* [Record excerpts]:

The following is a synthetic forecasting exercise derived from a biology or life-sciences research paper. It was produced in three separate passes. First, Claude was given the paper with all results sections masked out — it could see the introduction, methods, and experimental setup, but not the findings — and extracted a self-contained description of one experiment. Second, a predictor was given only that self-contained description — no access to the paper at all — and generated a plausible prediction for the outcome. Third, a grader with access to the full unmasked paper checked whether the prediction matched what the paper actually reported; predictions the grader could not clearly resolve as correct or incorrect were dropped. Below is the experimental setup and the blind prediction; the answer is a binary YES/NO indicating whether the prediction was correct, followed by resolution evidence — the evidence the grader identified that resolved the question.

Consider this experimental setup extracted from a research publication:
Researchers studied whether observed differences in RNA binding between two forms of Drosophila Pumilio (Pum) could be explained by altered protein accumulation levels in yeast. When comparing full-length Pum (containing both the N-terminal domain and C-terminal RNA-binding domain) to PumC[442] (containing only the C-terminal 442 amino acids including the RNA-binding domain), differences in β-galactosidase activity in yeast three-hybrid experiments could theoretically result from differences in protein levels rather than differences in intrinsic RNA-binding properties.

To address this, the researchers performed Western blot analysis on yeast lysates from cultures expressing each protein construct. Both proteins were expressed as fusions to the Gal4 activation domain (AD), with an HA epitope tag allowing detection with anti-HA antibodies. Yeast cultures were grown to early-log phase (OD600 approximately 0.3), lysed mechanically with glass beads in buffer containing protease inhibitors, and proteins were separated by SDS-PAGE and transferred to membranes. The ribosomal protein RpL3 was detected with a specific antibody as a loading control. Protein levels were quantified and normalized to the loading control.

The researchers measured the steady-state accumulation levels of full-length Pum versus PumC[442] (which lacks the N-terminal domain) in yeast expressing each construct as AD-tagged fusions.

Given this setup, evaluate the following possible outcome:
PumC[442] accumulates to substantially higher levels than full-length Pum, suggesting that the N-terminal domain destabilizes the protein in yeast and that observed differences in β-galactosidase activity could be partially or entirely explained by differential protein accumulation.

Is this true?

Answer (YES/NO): YES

* [Exercise description]:
Your answer should be the lines from the one containing "Given this setup, evaluate" to the end of the entries above, restated exactly and alone.

* [Response area]:
Given this setup, evaluate the following possible outcome:
PumC[442] accumulates to substantially higher levels than full-length Pum, suggesting that the N-terminal domain destabilizes the protein in yeast and that observed differences in β-galactosidase activity could be partially or entirely explained by differential protein accumulation.

Is this true?

Answer (YES/NO): YES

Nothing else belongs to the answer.